Amen. I was living in Cary at the time they opened the location in Raleigh in 2021 and I think I had a streak of something like 65 straight weeks of eating there before we moved to Birmingham in 2022. I'm only slightly obsessed! We're moving back to North Carolina in early summer and I may eat double my body weight in Eastern whole hog when I get back.
 
I'd like to go some time. Most of the time these days, I just do my own over charcoal or eat what my son brings back when he referees fencing tournaments. He's pretty good at stopping by Wilber's or Stephensons.
 
The boys at Redneck BBQ Lab in Smithfield (and now they have a location at North Hills) and at Long Leaf Swine in Raleigh do some good work, too, of y'all need a little variety in your lives.
 
BTW...I live much of the time in Asheville where I was pretty unsatisfied with BBQ. Luella's can be good brisket but that's not something that is truly North Carolina, and their hushpuppies are pretty good.

Then I moved to the Fairview area just south of Asheville -- close by a place called Smokey and the Pig on the Old Charlotte Highway. It is good and they keep about the right amount of skin in the mix. I usually eat it without any of their sauces. Their hushpuppies are savory not sweet at all, which I also prefer. The rest of their sides are simply passable. But I'm happy to have the place within 2 miles of where I live.
 
The boys at Redneck BBQ Lab in Smithfield (and now they have a location at North Hills) and at Long Leaf Swine in Raleigh do some good work, too, of y'all need a little variety in your lives.
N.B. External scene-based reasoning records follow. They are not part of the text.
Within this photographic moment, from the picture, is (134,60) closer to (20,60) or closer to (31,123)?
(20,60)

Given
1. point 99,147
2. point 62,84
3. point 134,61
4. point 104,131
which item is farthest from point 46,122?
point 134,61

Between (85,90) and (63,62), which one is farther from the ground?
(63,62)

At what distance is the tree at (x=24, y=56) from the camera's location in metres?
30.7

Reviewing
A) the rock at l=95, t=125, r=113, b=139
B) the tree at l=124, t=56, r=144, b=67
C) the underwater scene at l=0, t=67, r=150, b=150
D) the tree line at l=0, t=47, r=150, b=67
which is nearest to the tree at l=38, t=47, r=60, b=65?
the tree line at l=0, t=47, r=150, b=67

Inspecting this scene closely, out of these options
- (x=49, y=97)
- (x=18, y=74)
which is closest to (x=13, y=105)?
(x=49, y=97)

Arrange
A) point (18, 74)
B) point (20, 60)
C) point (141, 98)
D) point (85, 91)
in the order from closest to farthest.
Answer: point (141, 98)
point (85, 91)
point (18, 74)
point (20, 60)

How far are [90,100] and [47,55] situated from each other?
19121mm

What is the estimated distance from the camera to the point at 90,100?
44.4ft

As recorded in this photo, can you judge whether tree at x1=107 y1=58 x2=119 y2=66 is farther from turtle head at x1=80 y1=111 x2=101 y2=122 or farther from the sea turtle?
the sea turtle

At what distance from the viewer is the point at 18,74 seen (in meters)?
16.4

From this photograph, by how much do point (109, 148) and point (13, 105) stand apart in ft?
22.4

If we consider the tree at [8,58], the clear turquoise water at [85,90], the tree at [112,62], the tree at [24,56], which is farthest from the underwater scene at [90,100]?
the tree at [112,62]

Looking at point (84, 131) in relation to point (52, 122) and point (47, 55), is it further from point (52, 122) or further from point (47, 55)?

I run (maybe too much) on the purist side. The barbecue I ate before I was 6-7 was cooked in a literal pit in the sand under the shed roof of a tobacco barn and all the spices we really had and used was salt, pepper, cider vinegar and red pepper. Still pretty much all I use.
 
Rule of thumb that I've learned as a barbecue fiend who seeks it out when I travel is that outside of a very, very, very select few places (I can think of maybe one or two, tops) I don't ever get brisket outside of Texas and I don't ever get whole hog outside of North Carolina.